Meilin had assured her the loss of an ovary would not prevent her from conceiving a child. But Meagan was thirty-two and not even dating anyone in particular. She had maybe another decade, more or less, to have a child should she decide to do so.
As for mortality—she had always thought there would be plenty of time for the things she had neglected in her single-minded pursuit of her career. Hobbies. Travel. Marriage. Children. Now she was suddenly aware of how quickly time had passed. Her twenties had sped by in a blur of medical school studying, long, sleepless residency hours, then establishing her practice as a surgeon in a Little Rock, Arkansas teaching hospital. The people she loved were growing older. Her mother was nearing sixty, her grandmother was in her eighties. Her younger brother had just turned thirty and their little sister wasn’t far behind.

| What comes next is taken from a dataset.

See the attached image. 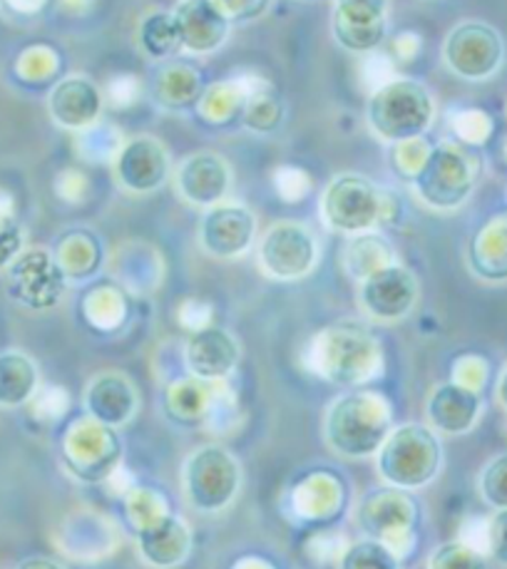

She remembered as a child hearing older people talk about how quickly time flew. Back then she hadn’t understood; now she identified all too well with that sentiment.
“Oof!” Her wistful musings ended abruptly when a solid, wiggling weight landed directly on her stomach, only inches from her still-healing incision.
“What the—?”
Warm breath bathed her face while an eager pink tongue tried to do the same. Her hands were filled with a squirming, panting yellow puppy—a good-sized one at that, with paws as big as her fists and a smiling, wet-nosed face. The dog wasn’t still long enough for her to read the red metal tag dangling from his collar. Every time one of his big feet landed on her abdomen, she groaned.
“Waldo!”
A girl with a fresh, freckled face almost hidden behind round glasses and an unruly mop of brown curls rushed to rescue Meagan from the friendly assault. She grabbed the pup and wrestled him into a firm clench in her skinny arms. “Be still, Waldo. I’m so sorry, ma’am. I hope he didn’t scare you. He’s really friendly.”
Apparently, Meagan’s mom had accidentally left the backyard gate open when she left. Pressing one hand to her throbbing scar and wiping her damp cheek with the other, Meagan managed to smile at the girl. “He is definitely friendly. You called him Waldo?”